(Problem to work on):
Every line in the records below between the one holding "family: Phalangeridae" and the one holding "category: possum", inclusive, is to be set down exactly; all other lines are to be left out.

(Material shown):
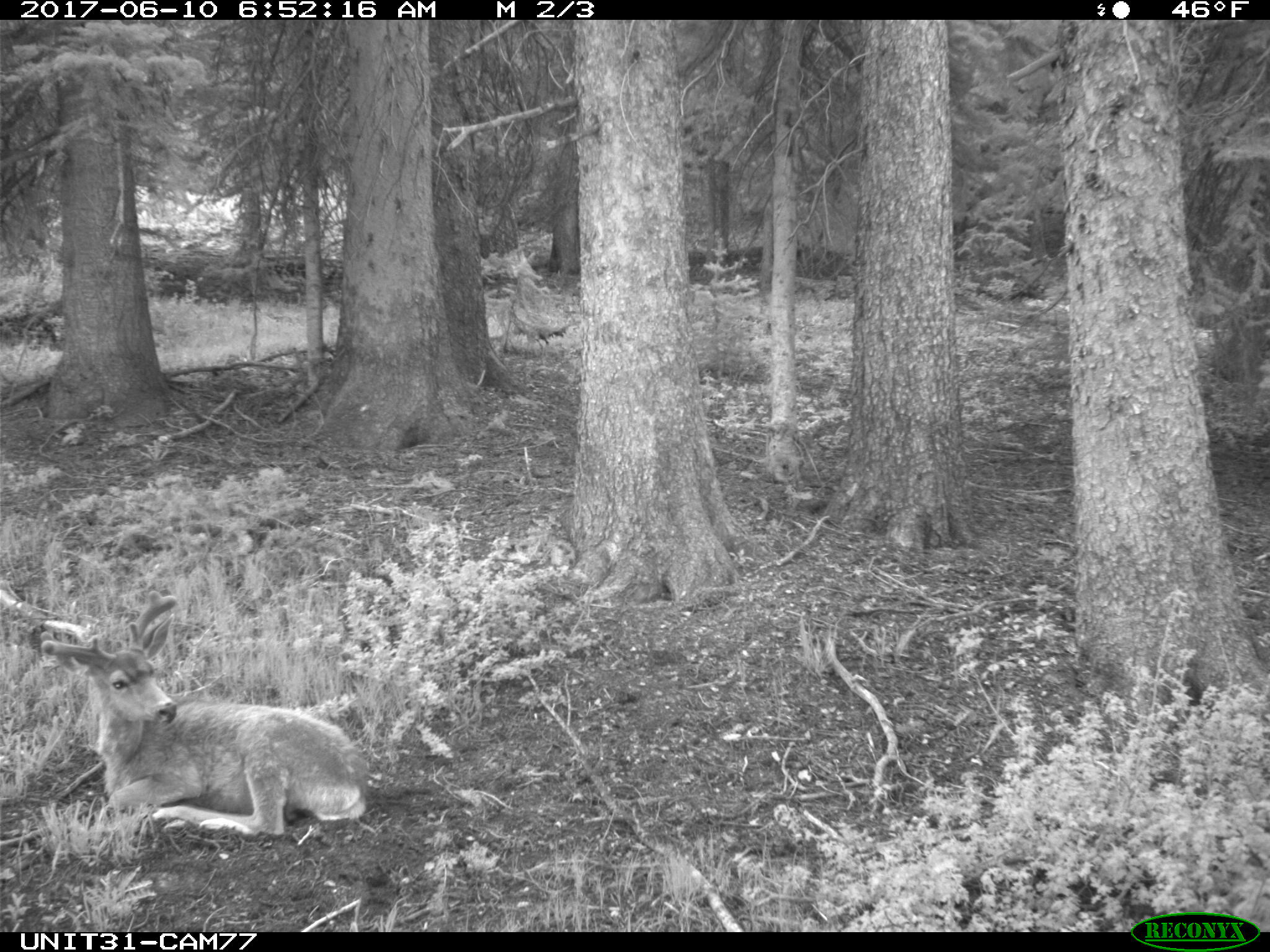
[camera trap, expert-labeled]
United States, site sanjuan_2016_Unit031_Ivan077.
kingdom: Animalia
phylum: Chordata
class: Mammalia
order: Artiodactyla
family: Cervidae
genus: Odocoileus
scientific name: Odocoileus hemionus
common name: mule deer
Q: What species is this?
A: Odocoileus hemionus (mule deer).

...

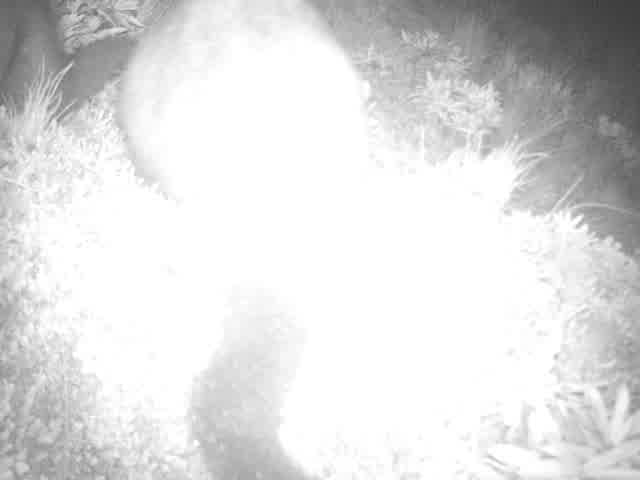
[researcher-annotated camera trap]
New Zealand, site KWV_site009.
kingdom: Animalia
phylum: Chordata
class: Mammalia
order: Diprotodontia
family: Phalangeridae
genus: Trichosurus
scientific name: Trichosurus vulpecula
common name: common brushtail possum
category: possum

--

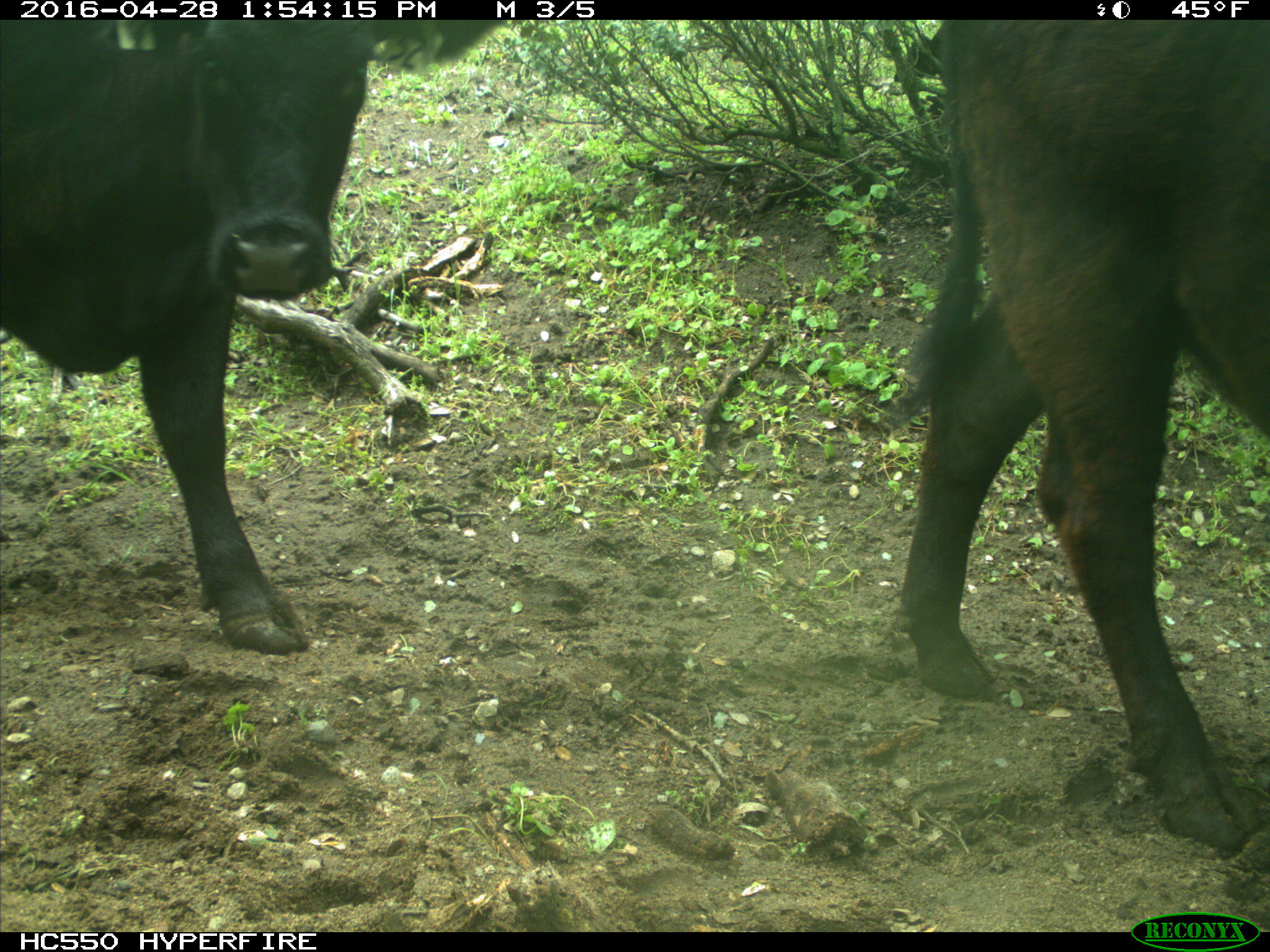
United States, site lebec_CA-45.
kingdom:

(Task solution):
family: Phalangeridae
genus: Trichosurus
scientific name: Trichosurus vulpecula
common name: common brushtail possum
category: possum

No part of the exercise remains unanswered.